Vakkrachten in een bouwplaatsfunctie
8. Een vakkracht in een bouwplaatsfunctie wordt gedefinieerd als de uitzendkracht die:
a. ingevolge een beroepspraktijkvormingsovereenkomst (BPVO) een opleiding volgt als bedoeld in artikel 42b en 42c van de CAO Bouw en Infra; of
b. in het bezit is van een diploma of praktijkcertificaat van een opleiding als bedoeld in artikel 42a van de CAO Bouw en Infra; of
c. als vakvolwassene een beroepsopleiding in de bouw volgt; of
d. binnen een periode van twee jaar in totaal twaalf maanden bouwwerkzaamheden in de zin van de CAO Bouw en Infra heeft verricht (direct voorafgaande aan de aanvang van de uitzendarbeid of – zodra dit het geval is – gedurende het verrichten van de uitzendarbeid in de bouw).
9. Voor de vakkracht in een bouwplaatsfunctie geldt de inlenersbeloning.
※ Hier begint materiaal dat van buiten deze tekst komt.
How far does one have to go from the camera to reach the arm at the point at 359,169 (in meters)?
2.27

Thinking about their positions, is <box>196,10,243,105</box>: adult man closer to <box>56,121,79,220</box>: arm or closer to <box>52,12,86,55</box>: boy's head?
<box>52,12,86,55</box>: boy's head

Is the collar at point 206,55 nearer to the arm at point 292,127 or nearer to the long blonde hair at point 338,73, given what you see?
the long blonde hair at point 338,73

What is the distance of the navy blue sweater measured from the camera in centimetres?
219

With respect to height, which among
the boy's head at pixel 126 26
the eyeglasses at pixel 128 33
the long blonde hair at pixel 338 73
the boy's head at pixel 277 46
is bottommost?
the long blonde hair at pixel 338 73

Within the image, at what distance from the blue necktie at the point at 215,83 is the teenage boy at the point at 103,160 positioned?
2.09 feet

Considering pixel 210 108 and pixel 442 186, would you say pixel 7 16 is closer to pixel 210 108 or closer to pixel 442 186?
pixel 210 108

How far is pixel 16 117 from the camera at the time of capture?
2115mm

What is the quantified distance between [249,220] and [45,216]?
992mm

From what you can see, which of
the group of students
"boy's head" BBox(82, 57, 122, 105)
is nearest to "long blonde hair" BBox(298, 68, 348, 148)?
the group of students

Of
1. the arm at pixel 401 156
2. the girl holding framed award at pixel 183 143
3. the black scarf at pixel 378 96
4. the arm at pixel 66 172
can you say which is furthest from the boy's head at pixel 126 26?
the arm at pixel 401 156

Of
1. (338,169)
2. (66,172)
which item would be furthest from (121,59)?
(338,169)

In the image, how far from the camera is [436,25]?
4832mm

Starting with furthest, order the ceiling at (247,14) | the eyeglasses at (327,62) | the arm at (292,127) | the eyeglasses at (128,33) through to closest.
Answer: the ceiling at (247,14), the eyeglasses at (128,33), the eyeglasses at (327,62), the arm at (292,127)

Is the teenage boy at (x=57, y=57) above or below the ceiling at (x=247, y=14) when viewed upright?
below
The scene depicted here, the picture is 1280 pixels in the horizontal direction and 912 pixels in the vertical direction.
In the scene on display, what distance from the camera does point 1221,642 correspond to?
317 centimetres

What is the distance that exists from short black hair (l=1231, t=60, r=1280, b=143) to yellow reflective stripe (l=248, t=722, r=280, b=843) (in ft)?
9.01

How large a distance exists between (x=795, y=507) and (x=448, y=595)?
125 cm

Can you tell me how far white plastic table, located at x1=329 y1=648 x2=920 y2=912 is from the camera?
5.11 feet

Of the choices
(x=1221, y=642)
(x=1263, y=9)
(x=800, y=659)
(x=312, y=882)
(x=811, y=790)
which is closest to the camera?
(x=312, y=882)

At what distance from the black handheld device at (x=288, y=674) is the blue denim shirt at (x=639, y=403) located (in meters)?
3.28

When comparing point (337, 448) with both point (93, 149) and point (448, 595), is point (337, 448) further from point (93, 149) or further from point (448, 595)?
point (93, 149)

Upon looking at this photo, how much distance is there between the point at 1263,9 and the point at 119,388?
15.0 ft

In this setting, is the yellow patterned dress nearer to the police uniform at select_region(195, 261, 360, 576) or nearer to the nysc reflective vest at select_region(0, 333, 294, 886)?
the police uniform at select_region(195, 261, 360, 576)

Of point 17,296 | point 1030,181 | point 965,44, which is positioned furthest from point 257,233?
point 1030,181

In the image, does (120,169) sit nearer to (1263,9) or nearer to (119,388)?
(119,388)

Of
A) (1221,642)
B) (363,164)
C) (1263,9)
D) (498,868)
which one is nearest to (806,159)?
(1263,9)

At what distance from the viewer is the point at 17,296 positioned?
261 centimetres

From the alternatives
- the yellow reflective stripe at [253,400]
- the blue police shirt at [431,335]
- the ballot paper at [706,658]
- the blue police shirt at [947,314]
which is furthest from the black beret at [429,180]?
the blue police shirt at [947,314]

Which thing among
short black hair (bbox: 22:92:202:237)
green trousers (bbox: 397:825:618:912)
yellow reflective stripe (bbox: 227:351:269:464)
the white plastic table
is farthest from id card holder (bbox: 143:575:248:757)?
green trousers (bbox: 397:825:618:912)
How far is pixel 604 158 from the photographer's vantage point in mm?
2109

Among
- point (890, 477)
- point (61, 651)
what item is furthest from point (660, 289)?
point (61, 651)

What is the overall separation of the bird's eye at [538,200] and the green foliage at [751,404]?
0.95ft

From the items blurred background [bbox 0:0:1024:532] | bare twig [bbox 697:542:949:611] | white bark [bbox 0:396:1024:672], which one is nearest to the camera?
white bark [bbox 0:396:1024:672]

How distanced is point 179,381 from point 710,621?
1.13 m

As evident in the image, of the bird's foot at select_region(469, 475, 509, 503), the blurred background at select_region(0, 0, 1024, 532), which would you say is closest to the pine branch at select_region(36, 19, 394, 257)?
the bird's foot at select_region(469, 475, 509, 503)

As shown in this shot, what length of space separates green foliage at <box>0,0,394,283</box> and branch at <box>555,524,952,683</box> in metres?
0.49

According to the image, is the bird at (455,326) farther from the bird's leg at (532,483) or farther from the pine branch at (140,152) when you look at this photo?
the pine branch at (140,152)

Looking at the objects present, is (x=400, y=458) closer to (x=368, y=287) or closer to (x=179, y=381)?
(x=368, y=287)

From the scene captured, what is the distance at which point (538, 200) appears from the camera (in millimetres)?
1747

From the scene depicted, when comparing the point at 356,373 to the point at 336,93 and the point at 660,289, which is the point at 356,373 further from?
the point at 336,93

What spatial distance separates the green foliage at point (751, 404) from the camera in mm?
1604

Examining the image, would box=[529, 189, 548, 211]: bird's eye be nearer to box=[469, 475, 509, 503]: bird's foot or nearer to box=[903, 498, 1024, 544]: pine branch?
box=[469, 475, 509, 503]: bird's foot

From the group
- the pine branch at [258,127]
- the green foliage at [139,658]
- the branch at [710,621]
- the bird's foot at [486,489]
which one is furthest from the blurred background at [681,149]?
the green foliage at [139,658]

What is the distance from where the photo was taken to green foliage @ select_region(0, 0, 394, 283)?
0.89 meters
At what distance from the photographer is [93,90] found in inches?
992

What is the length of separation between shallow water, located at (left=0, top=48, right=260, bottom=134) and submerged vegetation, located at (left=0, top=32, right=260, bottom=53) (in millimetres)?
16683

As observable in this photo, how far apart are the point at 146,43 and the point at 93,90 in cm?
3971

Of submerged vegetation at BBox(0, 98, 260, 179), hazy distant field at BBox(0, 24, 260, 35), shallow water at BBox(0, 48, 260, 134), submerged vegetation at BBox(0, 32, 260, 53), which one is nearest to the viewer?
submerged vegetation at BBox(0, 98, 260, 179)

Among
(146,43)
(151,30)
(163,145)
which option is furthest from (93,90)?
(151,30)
Dit geldt tevens voor de uitzendkracht die onder een van de uitzonderingsgroepen als bedoeld in artikel 27 behoort.
10. In afwijking van de bepalingen van de cao gelden de navolgende aanvullende arbeidsvoorwaarden uit de CAO Bouw en Infra voor de vakkracht in een bouwplaatsfunctie:
– artikel 26a lid 1, 2, 3, 7 en 8 (seniorendagen en vierdaagse werkweek voor bouwplaatsmedewerkers van 55 jaar of ouder);
– artikel 34 (bereikbaarheidsdienst) m.u.v. de verwijzing in lid 8 naar artikel 89;
– artikel 35a lid 4 (eerste zin);
– artikel 45 prestatiebeloning en wel als volgt:
• de vakkracht die ter beschikking wordt gesteld in een onderneming of op een object, waar een prestatietoeslag geldt, heeft tevens recht op deze prestatietoeslag;
• bij een verhoging van het garantieloon, anders dan op grond van plaatsing in een hogere functiegroep, mag deze verhoging niet in mindering worden gebracht op de resultaten van de overeengekomen prestatiebeloning en dergelijke;
– artikel 51 (reisurenvergoeding) m.u.v. de verwijzingen naar de chauffeurstoeslag in lid 2 en lid 4;
– artikel 7 (buitenlandse werknemers).
11. Ten aanzien van de vakkracht in de bouwplaatsfunctie geldt geen loondoorbetalingsplicht als bedoeld in artikel 7:628 BW, wanneer als gevolg van ongunstige weersomstandigheden conform artikel 73 CAO Bouw en Infra niet kan worden gewerkt. De uitzendonderneming vult dan de op grond van artikel 18 WW verkregen werkloosheidsuitkering aan tot 100% van het geldende periodeloon in de schaal.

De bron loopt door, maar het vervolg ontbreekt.